Kebun Raya Mangrove (foto:dok Diskominfo Surabaya)
Status tersebut semakin diperkuat setelah UPT Kebun Raya Mangrove bergabung dengan Badan Riset dan Inovasi Daerah (BRIDA) Surabaya. Ke depan, kawasan ini diproyeksikan menjadi laboratorium mangrove bertaraf dunia dengan target mengoleksi seluruh spesies mangrove yang ada di Indonesia.
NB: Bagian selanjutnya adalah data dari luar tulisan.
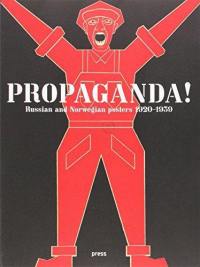 Propaganda ! : Russian and Norwegian Poster 1920-1939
“Harapannya, paling tidak 245 spesies mangrove yang ada di Indonesia bisa kita miliki di Kebun Raya Mangrove,” imbuhnya.
Tak hanya kaya koleksi vegetasi, kawasan seluas sekitar 34 hektare yang berada di Gunung Anyar-Medokan Sawah dan Wonorejo ini juga menjadi habitat berbagai satwa liar. Sedikitnya terdapat sekitar 35 jenis burung yang hidup maupun singgah di kawasan tersebut.
Selain itu, hasil pengamatan para pegiat lingkungan menunjukkan banyaknya ragam kupu-kupu yang hidup di dalam kawasan mangrove.
Kucing Bakau
Temuan yang paling menarik datang dari hasil penelitian dosen Universitas Negeri Surabaya (Unesa), yakni keberadaan kucing bakau. Satwa liar ini dikenal sulit dijumpai karena tidak dapat dikembangbiakkan dalam penangkaran.